Lai has been held in custody since late 2020 and has spent more than 1,800 days in a maximum-security prison, much of it reportedly in solitary confinement. In 2022 he received a separate sentence of five years and nine months on unrelated fraud charges. Defence lawyers and family members have expressed deep concern about his health — citing palpitations, light-headedness and diabetes — while Hong Kong authorities say he has received adequate medical care and that some isolation was at his own request.

Domestic and International Reaction

The conviction drew condemnation from Lai’s family and British officials. At a London news conference, his son Sebastian urged the UK to take stronger, concrete measures to secure his father’s release.
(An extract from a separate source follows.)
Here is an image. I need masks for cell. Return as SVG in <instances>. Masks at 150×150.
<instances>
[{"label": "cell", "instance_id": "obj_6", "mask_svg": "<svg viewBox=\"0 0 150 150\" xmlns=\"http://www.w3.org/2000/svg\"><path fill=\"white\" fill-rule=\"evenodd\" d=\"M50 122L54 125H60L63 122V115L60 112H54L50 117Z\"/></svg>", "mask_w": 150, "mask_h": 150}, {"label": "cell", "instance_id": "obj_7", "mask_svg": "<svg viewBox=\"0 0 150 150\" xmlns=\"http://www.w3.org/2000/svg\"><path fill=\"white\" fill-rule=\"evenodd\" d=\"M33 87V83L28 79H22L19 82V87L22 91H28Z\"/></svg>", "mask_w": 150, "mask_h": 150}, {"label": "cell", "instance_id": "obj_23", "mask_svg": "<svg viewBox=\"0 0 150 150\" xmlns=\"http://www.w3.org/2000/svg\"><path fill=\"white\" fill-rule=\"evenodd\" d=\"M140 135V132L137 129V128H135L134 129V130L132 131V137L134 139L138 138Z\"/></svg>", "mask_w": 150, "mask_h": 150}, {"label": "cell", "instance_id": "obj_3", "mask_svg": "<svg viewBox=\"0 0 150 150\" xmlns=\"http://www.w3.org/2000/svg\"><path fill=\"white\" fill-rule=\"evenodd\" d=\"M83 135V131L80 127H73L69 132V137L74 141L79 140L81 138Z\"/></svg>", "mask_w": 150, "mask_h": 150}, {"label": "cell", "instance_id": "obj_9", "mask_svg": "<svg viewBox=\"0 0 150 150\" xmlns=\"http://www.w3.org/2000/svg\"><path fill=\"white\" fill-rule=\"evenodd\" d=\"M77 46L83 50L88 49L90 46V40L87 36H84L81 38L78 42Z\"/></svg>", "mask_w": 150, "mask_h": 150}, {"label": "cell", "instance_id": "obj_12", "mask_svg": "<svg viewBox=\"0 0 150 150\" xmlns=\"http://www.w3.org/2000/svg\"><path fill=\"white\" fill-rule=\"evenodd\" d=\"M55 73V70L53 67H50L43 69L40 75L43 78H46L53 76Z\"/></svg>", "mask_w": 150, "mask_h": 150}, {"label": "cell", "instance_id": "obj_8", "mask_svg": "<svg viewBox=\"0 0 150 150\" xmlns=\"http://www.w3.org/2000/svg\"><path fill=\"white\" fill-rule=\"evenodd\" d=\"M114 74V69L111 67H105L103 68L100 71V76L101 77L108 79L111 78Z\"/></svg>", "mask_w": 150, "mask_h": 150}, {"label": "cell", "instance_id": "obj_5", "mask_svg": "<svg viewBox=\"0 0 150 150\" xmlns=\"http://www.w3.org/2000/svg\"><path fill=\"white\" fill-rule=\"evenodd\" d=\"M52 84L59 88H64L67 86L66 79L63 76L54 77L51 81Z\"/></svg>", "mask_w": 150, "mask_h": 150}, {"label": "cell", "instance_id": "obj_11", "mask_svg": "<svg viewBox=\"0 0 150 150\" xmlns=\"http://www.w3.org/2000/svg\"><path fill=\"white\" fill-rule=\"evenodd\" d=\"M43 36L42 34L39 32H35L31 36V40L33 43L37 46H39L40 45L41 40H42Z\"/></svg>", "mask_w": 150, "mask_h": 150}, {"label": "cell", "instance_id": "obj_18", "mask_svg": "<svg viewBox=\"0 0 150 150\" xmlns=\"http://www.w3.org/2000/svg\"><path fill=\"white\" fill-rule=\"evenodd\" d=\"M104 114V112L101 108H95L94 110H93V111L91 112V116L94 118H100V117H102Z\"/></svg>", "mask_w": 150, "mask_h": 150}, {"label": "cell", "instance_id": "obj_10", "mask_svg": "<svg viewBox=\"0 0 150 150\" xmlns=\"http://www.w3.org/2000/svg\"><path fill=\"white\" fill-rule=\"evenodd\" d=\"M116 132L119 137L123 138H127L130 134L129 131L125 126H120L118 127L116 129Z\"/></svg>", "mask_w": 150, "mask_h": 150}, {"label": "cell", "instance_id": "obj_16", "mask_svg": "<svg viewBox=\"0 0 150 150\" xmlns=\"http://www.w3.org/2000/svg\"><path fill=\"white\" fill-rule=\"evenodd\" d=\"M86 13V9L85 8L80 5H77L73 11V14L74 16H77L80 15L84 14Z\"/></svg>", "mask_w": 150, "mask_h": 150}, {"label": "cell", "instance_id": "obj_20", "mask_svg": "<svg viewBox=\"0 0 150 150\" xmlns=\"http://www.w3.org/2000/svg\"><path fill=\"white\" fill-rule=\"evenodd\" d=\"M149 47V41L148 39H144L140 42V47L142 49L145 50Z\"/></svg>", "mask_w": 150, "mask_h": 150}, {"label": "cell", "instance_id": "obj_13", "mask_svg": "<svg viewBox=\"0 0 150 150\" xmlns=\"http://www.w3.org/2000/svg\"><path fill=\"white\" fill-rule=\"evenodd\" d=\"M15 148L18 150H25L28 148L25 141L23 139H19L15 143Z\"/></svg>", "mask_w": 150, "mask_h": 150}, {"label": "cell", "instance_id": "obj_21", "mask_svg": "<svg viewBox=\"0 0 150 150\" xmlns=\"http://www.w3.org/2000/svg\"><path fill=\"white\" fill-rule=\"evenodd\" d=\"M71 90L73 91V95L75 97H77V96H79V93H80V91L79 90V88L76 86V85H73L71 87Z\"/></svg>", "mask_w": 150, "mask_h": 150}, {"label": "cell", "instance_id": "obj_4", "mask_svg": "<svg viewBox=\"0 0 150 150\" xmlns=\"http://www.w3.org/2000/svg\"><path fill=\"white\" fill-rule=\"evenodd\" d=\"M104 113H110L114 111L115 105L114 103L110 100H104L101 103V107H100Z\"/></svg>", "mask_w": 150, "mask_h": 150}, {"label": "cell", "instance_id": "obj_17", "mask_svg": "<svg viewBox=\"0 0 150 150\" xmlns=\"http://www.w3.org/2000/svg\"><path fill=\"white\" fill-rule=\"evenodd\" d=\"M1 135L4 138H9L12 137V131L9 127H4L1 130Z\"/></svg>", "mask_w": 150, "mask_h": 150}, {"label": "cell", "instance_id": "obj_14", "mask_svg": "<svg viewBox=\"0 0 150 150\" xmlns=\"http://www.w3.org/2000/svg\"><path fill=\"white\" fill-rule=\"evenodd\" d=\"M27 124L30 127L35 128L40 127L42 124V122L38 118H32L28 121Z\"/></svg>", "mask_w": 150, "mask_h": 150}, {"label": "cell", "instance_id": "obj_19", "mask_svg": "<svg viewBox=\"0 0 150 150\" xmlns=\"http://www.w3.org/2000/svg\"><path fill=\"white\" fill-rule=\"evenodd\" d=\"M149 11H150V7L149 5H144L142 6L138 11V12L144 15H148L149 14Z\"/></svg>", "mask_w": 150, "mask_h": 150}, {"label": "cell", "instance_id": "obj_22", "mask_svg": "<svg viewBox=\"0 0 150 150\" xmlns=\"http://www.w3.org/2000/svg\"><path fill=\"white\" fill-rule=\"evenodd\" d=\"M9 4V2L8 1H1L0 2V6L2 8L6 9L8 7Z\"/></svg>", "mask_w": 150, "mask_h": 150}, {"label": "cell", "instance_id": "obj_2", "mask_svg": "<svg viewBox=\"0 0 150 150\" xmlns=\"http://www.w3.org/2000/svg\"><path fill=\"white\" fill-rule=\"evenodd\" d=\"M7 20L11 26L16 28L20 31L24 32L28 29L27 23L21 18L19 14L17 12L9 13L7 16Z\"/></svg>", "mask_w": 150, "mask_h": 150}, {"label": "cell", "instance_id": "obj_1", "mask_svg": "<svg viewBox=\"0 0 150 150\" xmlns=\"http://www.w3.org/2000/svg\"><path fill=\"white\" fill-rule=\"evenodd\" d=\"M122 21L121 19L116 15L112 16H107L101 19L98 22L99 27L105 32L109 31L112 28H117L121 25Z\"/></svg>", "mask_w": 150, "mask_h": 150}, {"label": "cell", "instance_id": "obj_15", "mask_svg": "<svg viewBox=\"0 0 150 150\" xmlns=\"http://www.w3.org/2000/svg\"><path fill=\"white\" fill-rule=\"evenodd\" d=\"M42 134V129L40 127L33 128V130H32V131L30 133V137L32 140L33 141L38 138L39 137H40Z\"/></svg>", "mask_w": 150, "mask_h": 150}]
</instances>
UK Foreign Secretary Yvette Cooper described the verdict as "politically motivated." Chinese and Hong Kong authorities rejected external interference, saying they will enforce the law to safeguard national security.

Broader Context

Critics say the national security law has fundamentally reshaped Hong Kong’s legal and civic landscape: dozens of activists and politicians have been jailed, civil society groups and independent media have been forced to disband, and national security trials have been heard by panels of designated judges rather than juries — a departure from prior common-law practice. Officials maintain the law has "restored stability" after the 2019 protests.

"Now it’s time to put action behind words, and make my father’s release a precondition to closer relationships with China," Sebastian Lai said at a London news conference.

The court has yet to set a sentencing date. For now, Lai remains in custody as legal and diplomatic responses continue to unfold.